The big “value lever” is entrance fees. The tour offers an option to include monument entry tickets for a smoother day. If you don’t upgrade, some admission charges can be separate depending on the stop. The tour explicitly states entry tickets are included when that option is selected, so your final cost depends on your choices.
Also, drinks and food aren’t included, and tips aren’t included. The tour includes free water bottles and umbrellas, which is a nice touch for Delhi’s weather swings, but there’s at least one review that said water was not provided. So if staying hydrated is a top priority, bring a backup bottle just in case.
You’re getting a deal best suited to people who want highlights, not a slow, deeply academic day. If that’s you, this tour is a strong first purchase in Delhi.
Safety, Comfort, and the Human Stuff
Delhi traffic can be intense. The tour’s driver focus shows up in feedback where people mention safe navigation in busy conditions. That matters, especially if you’re arriving from your hotel and you want a calm handoff instead of deciphering roads and app directions.
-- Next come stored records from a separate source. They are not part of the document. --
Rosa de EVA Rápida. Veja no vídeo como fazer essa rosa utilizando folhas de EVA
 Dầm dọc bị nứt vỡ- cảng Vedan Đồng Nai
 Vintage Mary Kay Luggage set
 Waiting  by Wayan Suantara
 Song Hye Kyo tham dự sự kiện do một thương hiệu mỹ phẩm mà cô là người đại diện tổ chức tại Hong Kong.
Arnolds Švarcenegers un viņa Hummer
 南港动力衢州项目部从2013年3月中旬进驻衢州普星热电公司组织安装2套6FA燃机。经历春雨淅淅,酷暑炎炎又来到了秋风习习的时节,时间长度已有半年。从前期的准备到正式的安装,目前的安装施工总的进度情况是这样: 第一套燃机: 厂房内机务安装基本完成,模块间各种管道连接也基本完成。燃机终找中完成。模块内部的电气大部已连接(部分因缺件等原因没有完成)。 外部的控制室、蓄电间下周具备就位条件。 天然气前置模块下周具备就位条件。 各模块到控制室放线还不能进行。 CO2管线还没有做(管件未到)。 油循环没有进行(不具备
The other human stuff is the guide style. Several named guides show up in high ratings—Ali, Mayank, Suhail, Tabrej, Anas, Jiten, and Faz among them. Common praise is consistent: guides that explain clearly, answer questions, and keep you feeling comfortable through the day.
There’s also the small morale factor. One review highlighted the photography side, and another mentioned a rickshaw partner who did a great job. Those details might seem minor, but they shape your day when you’re tired and trying to capture memories.
Who This Tour Fits Best
This tour fits best if you’re one of these:
- A first-time visitor who wants the main Delhi landmarks in one day plan
- Someone who wants a private guide rather than a loud group bus
- Travelers who care about both faith sites and historic monuments, not just one category
- People who like structure but still want a little flexibility on pacing
If you’re the type who wants a deep, slow exploration of one neighborhood, you might find the schedule tight. In that case, you’d use this tour as a starting foundation, then return later for the sites you love most.
Should You Book This Old and New Delhi Tour?
Yes, if you want a smart overview day that turns Delhi from chaotic into understandable. You’ll get a private guide, AC comfort, and a route that connects Mughal-era Delhi to modern capital landmarks, plus the market energy of Chandni Chowk.
Book it if you value:
- One-day clarity on where to go next
- Street-level moments like rickshaw time in Old Delhi
- Stops that include a real community lens, especially Langar at Gurudwara Bangla Sahib
Consider a different approach if you hate shopping pressure or you strongly dislike time-boxed visits. In that case, you can still do it, but tell your guide what you want to skip so the day stays enjoyable.
FAQ
How long is the Old & New Delhi tour?
It runs for about 4 to 8 hours, depending on whether you book the half-day or full-day option.
Is this tour private or shared?
This is a private tour/activity, so only your group participates.
Can I pick a pickup time and location?
Yes. You can be picked up from any location in Delhi, Noida, Gurugram, Ghaziabad, or Faridabad, and you can decide the time you want to be picked up.
Can I choose Old Delhi, New Delhi, or both?
Yes. You can do Old Delhi or New Delhi in a half day, or explore both in a full day.
Are monument entrance fees included?
Entrance tickets are included if you select the option to include monument entry fees. Otherwise, they may not be included.
Do I ride in an AC vehicle?
Yes. The tour includes an air-conditioned car with a driver (when that option is selected).
Do I get food or drinks during the tour?
No. Food and drinks are not included.
Is water provided?
The tour includes free water bottles and umbrellas, though one review noted water was not provided, so it’s smart to carry your own backup bottle.
What is the cancellation policy?
Free cancellation is allowed up to 24 hours in advance for a full refund.